Stell, 42, was already devastated to learn that her 9 and a half-week fetus had died,” when she was told by her OBGYN that she had to try to miscarry and expel the fetus at home because a “D and C” couldn’t be performed in Texas. “It was just emotionally difficult walking around, knowing that I had a dead fetus inside. People need to understand how these laws affect all women,” she said while speaking on her YouTube channel to her 1.5 million subscribers. “I feel like it’s very dangerous for government of any type to be intervening in a woman’s care because there are multiple reasons of why she may need a procedure.” Stell finally found a medical provider in Houston after two weeks of feeling like “a walking coffin,” who agreed to give her a D and C. Now she is too afraid to try and get pregnant again while living in Texas.
Pregnant women in Idaho today will face the same traumatic situations as the women in Texas, who have been living under an abortion ban for over 10 months. But Rebecca Gibron is very, very clear that Planned Parenthood has “zero plans to close” their two health centers in Idaho. “We are fully committed to the state of Idaho. The fact is that for 70 percent of our patients, Planned Parenthood is their only healthcare provider. So we owe it to our patients to continue providing a wide range of reproductive health services,” but not including abortions. “I want to be really clear. Planned Parenthood will follow the law in Idaho,” she says.
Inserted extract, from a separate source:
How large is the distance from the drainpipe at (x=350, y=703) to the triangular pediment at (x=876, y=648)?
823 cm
However, they are prepared to help women who need abortions by working closely with their counterparts in Washington and Oregon, which she describes as “safe haven states,” where abortion is still legal. “We’re going to make it as easy as possible for Idahoans to go across state lines and to access abortion care,” she stresses. She urges women in Idaho to contact Planned Parenthood in Idaho if they need an abortion, and their “patient navigators” will help them find out-of-state abortion appointments and even financial services. “We’re not abandoning our patients when they need us the most.”
She also vows to that “we will never back down, we’re going to continue to fight these dangerous, and frankly, barbaric and cruel policies every step of the way, in the ( Idaho) legislature, at the ballot box and in the courts.”
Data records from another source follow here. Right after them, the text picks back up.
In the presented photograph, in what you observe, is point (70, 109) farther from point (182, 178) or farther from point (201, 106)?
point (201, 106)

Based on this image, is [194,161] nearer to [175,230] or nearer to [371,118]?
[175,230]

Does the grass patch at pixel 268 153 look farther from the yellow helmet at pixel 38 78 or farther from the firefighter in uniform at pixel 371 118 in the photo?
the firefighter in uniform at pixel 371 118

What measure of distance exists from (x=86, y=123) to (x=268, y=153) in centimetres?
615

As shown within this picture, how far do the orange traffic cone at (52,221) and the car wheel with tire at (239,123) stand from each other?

As for women who need miscarriage treatment and women who suffer from dangerous pregnancy complications, like ectopic pregnancies or preeclampsia, Gibron fully expects that they will be forced to leave the state of Idaho to get health and life-saving care.
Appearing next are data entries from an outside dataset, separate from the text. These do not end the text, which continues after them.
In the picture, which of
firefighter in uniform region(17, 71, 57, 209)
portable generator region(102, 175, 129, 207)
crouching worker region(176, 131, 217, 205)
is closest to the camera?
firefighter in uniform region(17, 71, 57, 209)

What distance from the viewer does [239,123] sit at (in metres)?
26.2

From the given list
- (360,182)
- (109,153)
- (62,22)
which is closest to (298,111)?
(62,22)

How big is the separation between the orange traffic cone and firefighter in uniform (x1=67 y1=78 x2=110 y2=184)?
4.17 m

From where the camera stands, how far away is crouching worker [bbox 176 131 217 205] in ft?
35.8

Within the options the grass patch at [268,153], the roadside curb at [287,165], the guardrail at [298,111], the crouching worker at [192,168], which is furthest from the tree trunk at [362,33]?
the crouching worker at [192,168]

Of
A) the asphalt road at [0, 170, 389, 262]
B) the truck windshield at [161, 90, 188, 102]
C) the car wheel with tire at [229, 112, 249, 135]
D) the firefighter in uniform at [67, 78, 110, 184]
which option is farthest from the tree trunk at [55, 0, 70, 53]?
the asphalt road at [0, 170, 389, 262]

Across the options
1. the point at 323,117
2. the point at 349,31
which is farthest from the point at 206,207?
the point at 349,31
Dr. Gustafson says that she is working with medical colleagues who are setting up referral relationships to send patients out of the state. “But there will be cases where people aren’t stable enough to get them out of state and then we’ll have to see which doctor will take the risk of breaking the law or breaking our oath,” she warns. “Inevitably, women will be at risk of losing their lives, and yes, there will be preventable deaths. If the bans are in effect, we will see the numbers of women dying will grow.”
Rebecca Gibron is certain about what the result will be from having extreme anti-abortion laws “written by lawmakers without medical expertise,” and which lack a “medical context.” She says, “We’re creating a national health crisis. Thirty-six million people across this country will be living in states where they cannot access abortion under really any circumstance… People will die as a result.”